In 2016, the reactionary coup that ousted President Dilma crowned this process, being proclaimed in the name of morality and family values. What followed was the destruction of LGBTI+ public policies, especially during the long four years of the Bolsonaro government. We witnessed the dismantling of the National Council, the exclusion of dedicated budgetary measures for LGBTI+ policies from the Annual Budget Law (LOA), and the closure of the Department for the Promotion of LGBT Rights, among many other examples. Above all, we saw the federal government turning into an agitator against the lives of LGBTI+ individuals, portraying them as public enemies of the nation.

It is time to reclaim and move forward.

Today, we turn the page on this history. But we do not do it to sweep the past under the rug, but rather to overcome it. The new Lula government has started, in these first months of its administration, the resumption of the cycle of LGBTI+ public policies.
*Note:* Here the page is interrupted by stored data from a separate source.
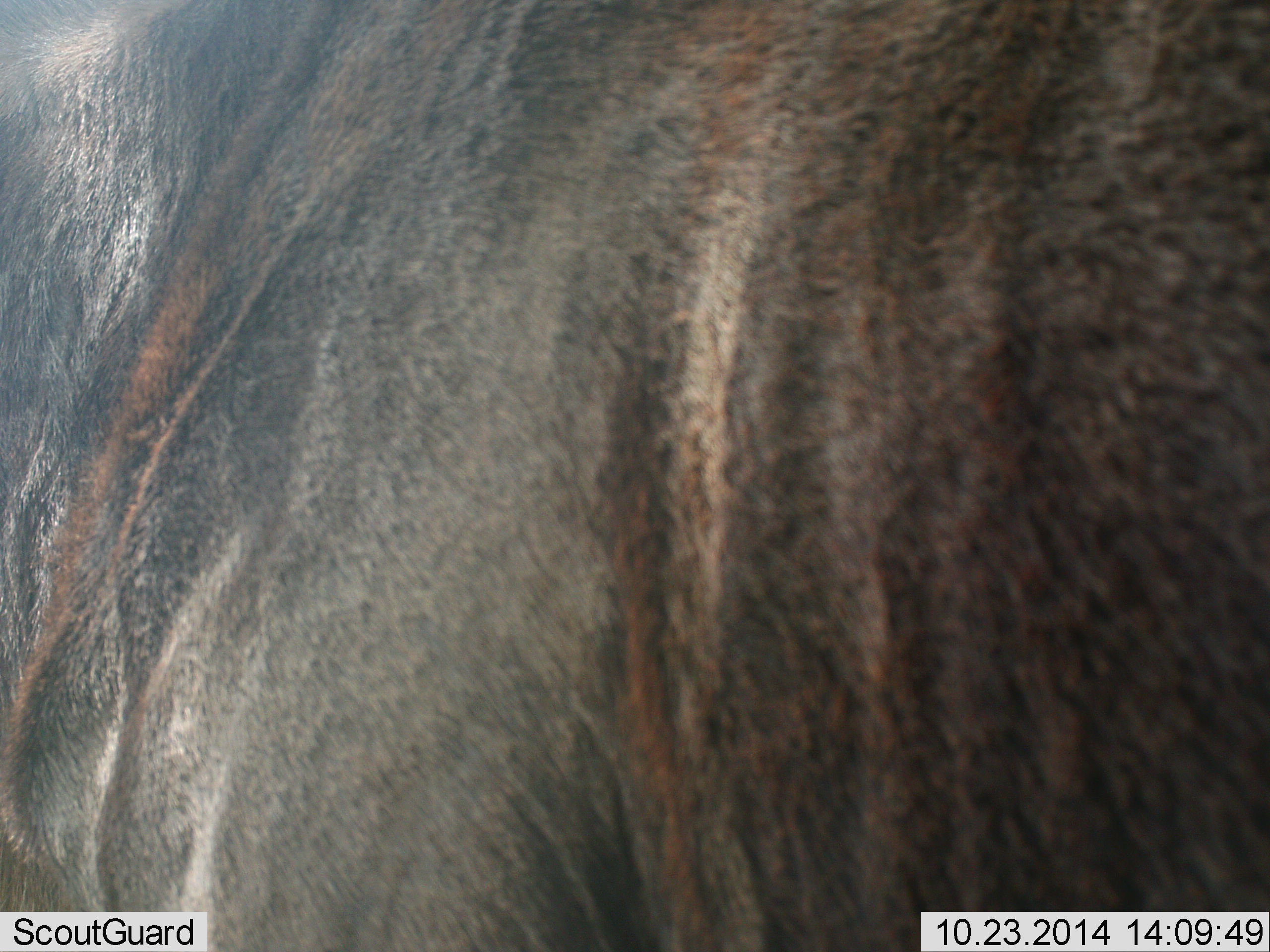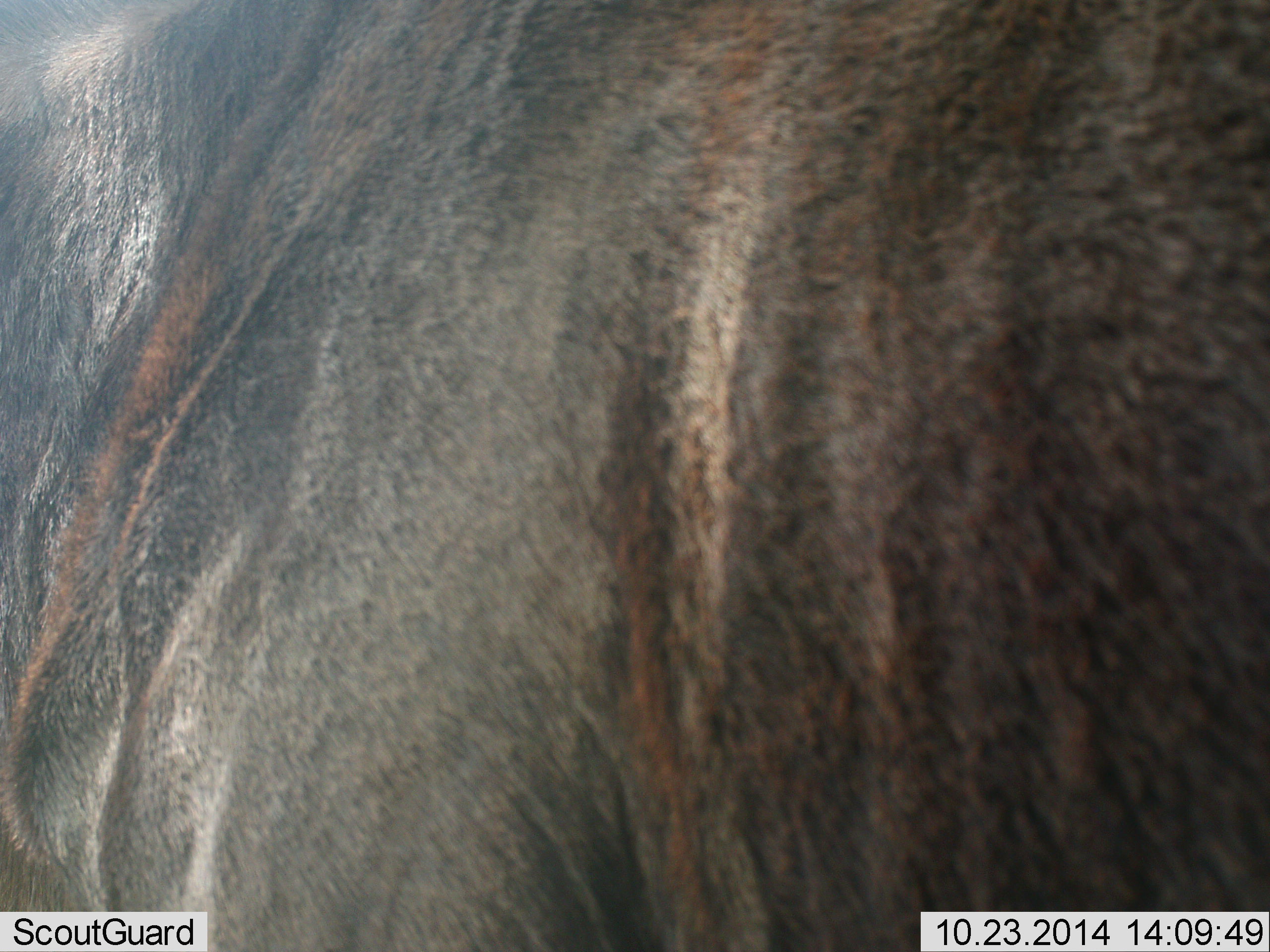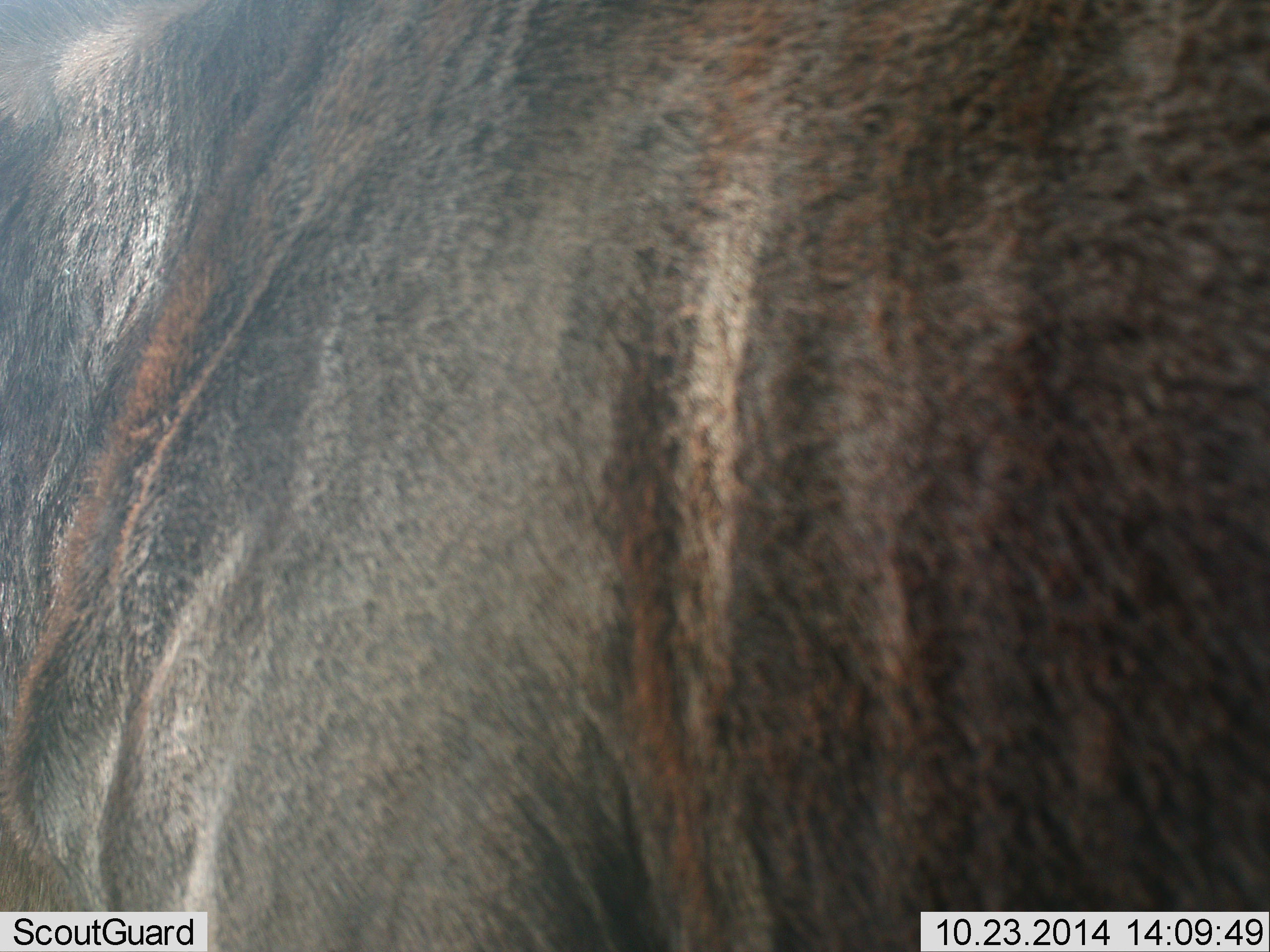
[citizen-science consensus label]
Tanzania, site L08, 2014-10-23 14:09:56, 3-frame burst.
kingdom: Animalia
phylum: Chordata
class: Mammalia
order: Artiodactyla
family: Bovidae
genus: Connochaetes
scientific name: Connochaetes taurinus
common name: blue wildebeest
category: wildebeest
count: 1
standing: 100%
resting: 0%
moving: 0%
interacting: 0%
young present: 0%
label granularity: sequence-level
Learning from past mistakes, when the cycle of policies began without competent organizations for oversight and monitoring by civil society and social movements. Today, we already have a National LGBTI+ Secretariat – the first in history – and a National Council. These are progressive measures, signaling the resumption and promotion of our rights, and aiming to protect us from violence and inequalities.

But the challenges are enormous. Brazil continues to be the country with the highest number of LGBTI+ homicides in the world, and our rights, such as criminalization and the possibility of marriage, are precarious from a legal and political standpoint. The National Congress remains silent, having not passed any laws specifically for our protection. And the new composition of the Congress, as well as that of state and municipal legislatures, carries significant weight from neofascist and conservative sectors.
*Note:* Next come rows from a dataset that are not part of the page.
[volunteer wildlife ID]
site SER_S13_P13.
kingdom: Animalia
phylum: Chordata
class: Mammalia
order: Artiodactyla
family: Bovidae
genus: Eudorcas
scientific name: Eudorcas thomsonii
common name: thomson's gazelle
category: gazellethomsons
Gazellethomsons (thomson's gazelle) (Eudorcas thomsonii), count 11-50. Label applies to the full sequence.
Since the beginning of this legislative term, we have witnessed the actions of these sectors in the National Congress, blackmailing the government to obtain more positions and benefits from the state. Recently, during the approval of the Provisional Measure that structured the government’s ministries, this sector launched an offensive against the government’s socio-environmental agenda, stripping the Ministry of Indigenous Peoples and the Ministry of the Environment of their competencies. Unfortunately, faced with this offensive, the government made concessions once again in the name of conservative governability.

We are aware that the LGBTI+ agenda will also be attacked, sooner or later, and the coalition government led by PT will once again face a test regarding its commitments to diversity. This challenge will take into account that within the broad alliances that make up the current government, there are left-wing sectors allied to our cause, but there are also conservative and right-wing segments that are against it. In the face of this, the movement must be alert and strong. This should be reflected in the composition of social participation bodies, such as the National Council and the Working Group on human rights violations within the ministry. It requires pressure on the government and lawmakers, but also, and most importantly, a resumption of direct action on the streets. Without struggle, there will be no recovery, let alone advancements in our rights.

On this June 28th, a day to celebrate our history of struggles, let us engage in a “cultural anthropophagy”, feeding ourselves on the strength of our warrior fighters who, over the last decades, gave their lives in the name of our right to shine. Let us feed on their audacity. Let us feed on their mockery. Let us feed on their courage. For the courageous also die, but only once. Cowards go through life without truly living, confined by their fears. Long live our courage, that of the past, and especially that of the future.